Urteil vom 27. Juni 2005 
Schuldbetreibungs- und Konkurskammer 
 
Besetzung 
Bundesrichterin Hohl, Präsidentin, 
Bundesrichter Meyer, Marazzi, 
Gerichtsschreiber Levante. 
 
Parteien 
1. X.________ Ltd., 
2. Y.________, 
Beschwerdeführer, 
beide vertreten durch Advokat Dr. Marco Balmelli, 
 
gegen 
 
Aufsichtsbehörde über Schuldbetreibung und Konkurs des Kantons Basel-Landschaft, Gerichtsgebäude, Bahnhofplatz 16, 4410 Liestal. 
 
Gegenstand 
Nachlassstundung; Veräusserung von Beteiligungen, 
 
SchKG-Beschwerde gegen den Entscheid der Aufsichtsbehörde über Schuldbetreibung und Konkurs des Kantons Basel-Landschaft vom 22. Februar 2005 (200 05 47). 
 
Sachverhalt: 
A. 
Das Kantonsgericht Basel-Landschaft (Dreierkammer der Abteilung Zivil- und Strafrecht) als Nachlassgericht bewilligte der Z.________ AG mit Sitz in B.________ am 11. Juni 2004 die provisorische und am 10. August 2004 die definitive Nachlassstundung. Als Sachwalter wurde W.________ eingesetzt. Mit Beschluss vom 2. November 2004 ermächtigte das Nachlassgericht die Z.________ AG in Anwendung von Art. 298 Abs. 2 SchKG unter anderem, ihre Beteiligungsrechte von 50% an der V.________ AG (Inhaberin der Markenrechte für Amerika, Australien, Neuseeland etc.), vorbehältlich des Vorkaufsrechts der Mitaktionäre für einen Betrag von 2 Mio. Franken zu verkaufen. Dem Sachwalter wurde zudem für das entsprechende Veräusserungsgeschäft die Berechtigung zur Geschäftsführung erteilt, und er wurde ermächtigt, dieses Rechtsgeschäft mit Einzelunterschrift rechtsgültig für die Z.________ AG zu unterzeichnen. 
B.

Erfasste Angaben:
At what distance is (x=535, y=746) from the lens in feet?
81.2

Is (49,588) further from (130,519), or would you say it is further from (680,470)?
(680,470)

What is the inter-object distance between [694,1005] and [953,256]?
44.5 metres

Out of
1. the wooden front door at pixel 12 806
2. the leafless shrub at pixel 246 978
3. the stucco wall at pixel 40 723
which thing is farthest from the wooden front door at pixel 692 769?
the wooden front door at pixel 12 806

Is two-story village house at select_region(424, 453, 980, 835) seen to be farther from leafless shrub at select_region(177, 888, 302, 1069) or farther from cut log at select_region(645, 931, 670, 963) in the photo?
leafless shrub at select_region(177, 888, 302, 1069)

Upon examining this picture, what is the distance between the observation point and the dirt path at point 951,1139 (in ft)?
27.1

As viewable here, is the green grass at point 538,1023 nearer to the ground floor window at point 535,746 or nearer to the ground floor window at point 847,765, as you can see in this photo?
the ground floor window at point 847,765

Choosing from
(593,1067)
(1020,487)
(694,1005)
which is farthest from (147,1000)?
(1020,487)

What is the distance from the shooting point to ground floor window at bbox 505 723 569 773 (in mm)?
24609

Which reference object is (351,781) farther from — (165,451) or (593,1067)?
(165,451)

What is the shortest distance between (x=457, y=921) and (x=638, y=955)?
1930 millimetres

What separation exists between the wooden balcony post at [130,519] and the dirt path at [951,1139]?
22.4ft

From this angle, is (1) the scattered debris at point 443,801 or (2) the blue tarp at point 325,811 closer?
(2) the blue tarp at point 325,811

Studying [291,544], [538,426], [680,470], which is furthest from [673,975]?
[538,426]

Aufgabe und Anforderungen:
Entscheide, ob die folgenden drei Aussagen mit dem Ausgangstext übereinstimmen, und belege jede Antwort mit „Ja“ oder „Nein“ sowie den entscheidenden Worten aus dem Ausgangstext als wörtlichem Zitat.
1. Die definitive Nachlassstundung wurde der Z.________ AG am 10. August 2004 bewilligt.
2. Die Z.________ AG wurde ermächtigt, ihre Beteiligungsrechte an der V.________ AG für 3 Mio. Franken zu verkaufen.
3. Der Sachwalter durfte das Veräusserungsgeschäft mit Einzelunterschrift für die Z.________ AG unterzeichnen.

Lösung der Aufgabe:
1. Ja: „am 10. August 2004 die definitive Nachlassstundung“
2. Nein: „für einen Betrag von 2 Mio. Franken zu verkaufen“
3. Ja: „er wurde ermächtigt, dieses Rechtsgeschäft mit Einzelunterschrift rechtsgültig für die Z.________ AG zu unterzeichnen“